> **What you need to do**
Write out the material below, beginning at the line that contains "How far from" and stopping after the line that contains "2127 centimetres". Include both of those lines and change nothing.

> **Raw records**
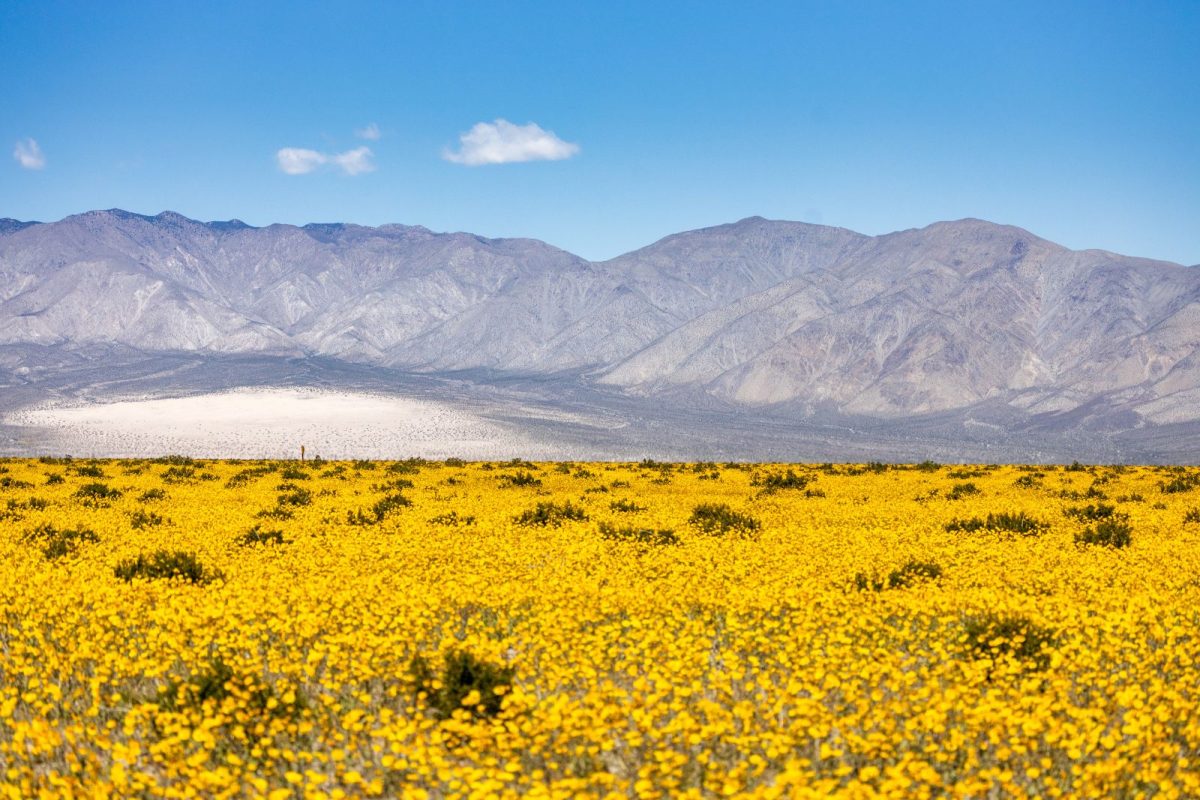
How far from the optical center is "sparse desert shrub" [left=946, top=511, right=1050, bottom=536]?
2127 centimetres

--

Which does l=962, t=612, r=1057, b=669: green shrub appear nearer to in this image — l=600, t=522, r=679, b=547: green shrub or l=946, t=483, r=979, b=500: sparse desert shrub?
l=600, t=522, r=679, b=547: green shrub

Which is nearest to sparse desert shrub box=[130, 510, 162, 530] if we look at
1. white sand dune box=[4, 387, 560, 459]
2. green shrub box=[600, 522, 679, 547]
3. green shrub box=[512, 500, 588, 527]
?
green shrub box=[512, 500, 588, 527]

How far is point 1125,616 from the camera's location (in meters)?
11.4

---

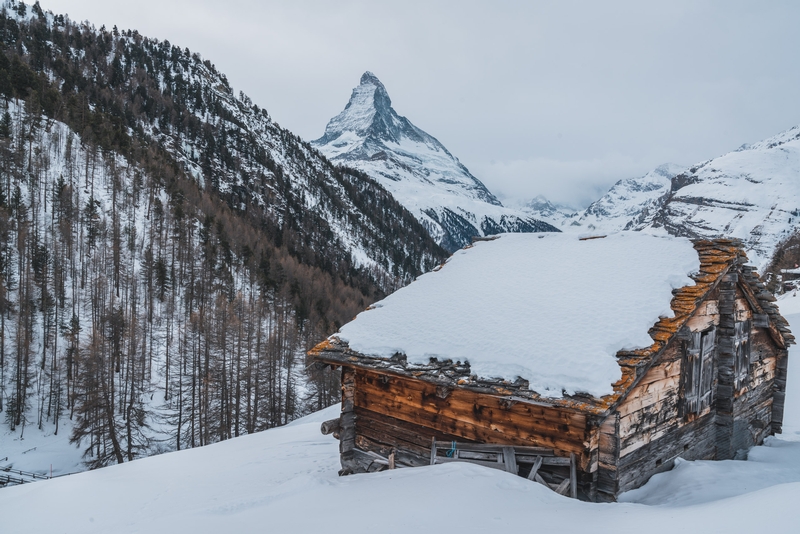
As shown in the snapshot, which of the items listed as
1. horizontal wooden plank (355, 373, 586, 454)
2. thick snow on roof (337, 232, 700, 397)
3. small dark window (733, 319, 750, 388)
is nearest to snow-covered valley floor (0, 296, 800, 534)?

> **Answer below**
How far from the optical center is "sparse desert shrub" [left=946, top=511, right=1050, bottom=536]?
2127 centimetres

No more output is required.